The package of what they are selling e.g. Supagard can be bought for £30 and sold to hapless motorists for up to £500. :doublesho

If I sound like a broken record then do forgive me but these lifetime protection deals from dealers are very rarely worth what you pay for them or the liftime or 5 year guarantee etc. Corners are cut as far as vehicle prep, application so its very rarely worth it.

Save the £400 or £500 and get the car professionally detailed i would say.


----------



## Mcpx (Mar 15, 2016)

Have been to a dealer today and was offered the Williams Synthetic Coating for £189 with a lifetime guarantee. Conversation went something like 

‘so what do you do for a living then?’

‘I detail cars’

‘Oh, so you won’t want that then?’

‘yep’


----------



## Gas head (May 28, 2010)

cargainz said:


> The package of what they are selling e.g. Supagard can be bought for £30 and sold to hapless motorists for up to £500. :doublesho
> 
> If I sound like a broken record then do forgive me but these lifetime protection deals from dealers are very rarely worth what you pay for them or the liftime or 5 year guarantee etc. Corners are cut as far as vehicle prep, application so its very rarely worth it.
> 
> Save the £400 or £500 and get the car professionally detailed i would say.
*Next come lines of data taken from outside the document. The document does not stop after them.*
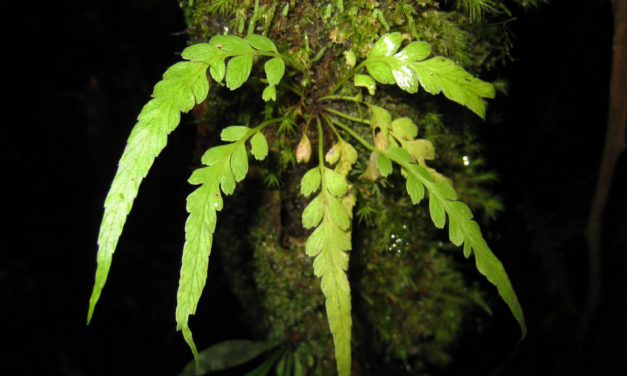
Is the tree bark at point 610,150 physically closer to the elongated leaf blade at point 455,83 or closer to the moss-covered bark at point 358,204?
the moss-covered bark at point 358,204

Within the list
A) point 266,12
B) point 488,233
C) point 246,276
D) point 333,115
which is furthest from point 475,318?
point 266,12

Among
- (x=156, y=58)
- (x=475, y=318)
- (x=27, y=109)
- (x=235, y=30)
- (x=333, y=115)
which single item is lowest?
(x=475, y=318)

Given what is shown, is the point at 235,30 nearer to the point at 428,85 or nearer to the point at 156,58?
the point at 428,85

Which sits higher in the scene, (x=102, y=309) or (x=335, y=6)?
(x=335, y=6)

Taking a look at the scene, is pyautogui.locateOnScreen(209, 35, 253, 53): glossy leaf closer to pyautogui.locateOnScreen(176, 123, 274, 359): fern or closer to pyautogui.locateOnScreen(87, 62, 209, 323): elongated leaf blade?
pyautogui.locateOnScreen(87, 62, 209, 323): elongated leaf blade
They may not indeed give super protection, I had superguard on a new audi almost a couple of decades ago it was ok but not up to detailing standards.

However when I spilt Indian curry from a leaky bag on the light grey passenger car mat and carpet below I had all the carpets replaced FOC. as the protection to the interior was part of the package, I had these replaced just before part exchanging for a new merc, so I guess the package cost me very little as the car interior was nice and new with no curry stain and no doubt would have affected the px value.


----------



## -rob- (Apr 4, 2011)

Mcpx said:


> Have been to a dealer today and was offered the Williams Synthetic Coating for £189 with a lifetime guarantee. Conversation went something like
> 
> 'so what do you do for a living then?'
> 
> ...


Bahhahahh brilliant :lol:


----------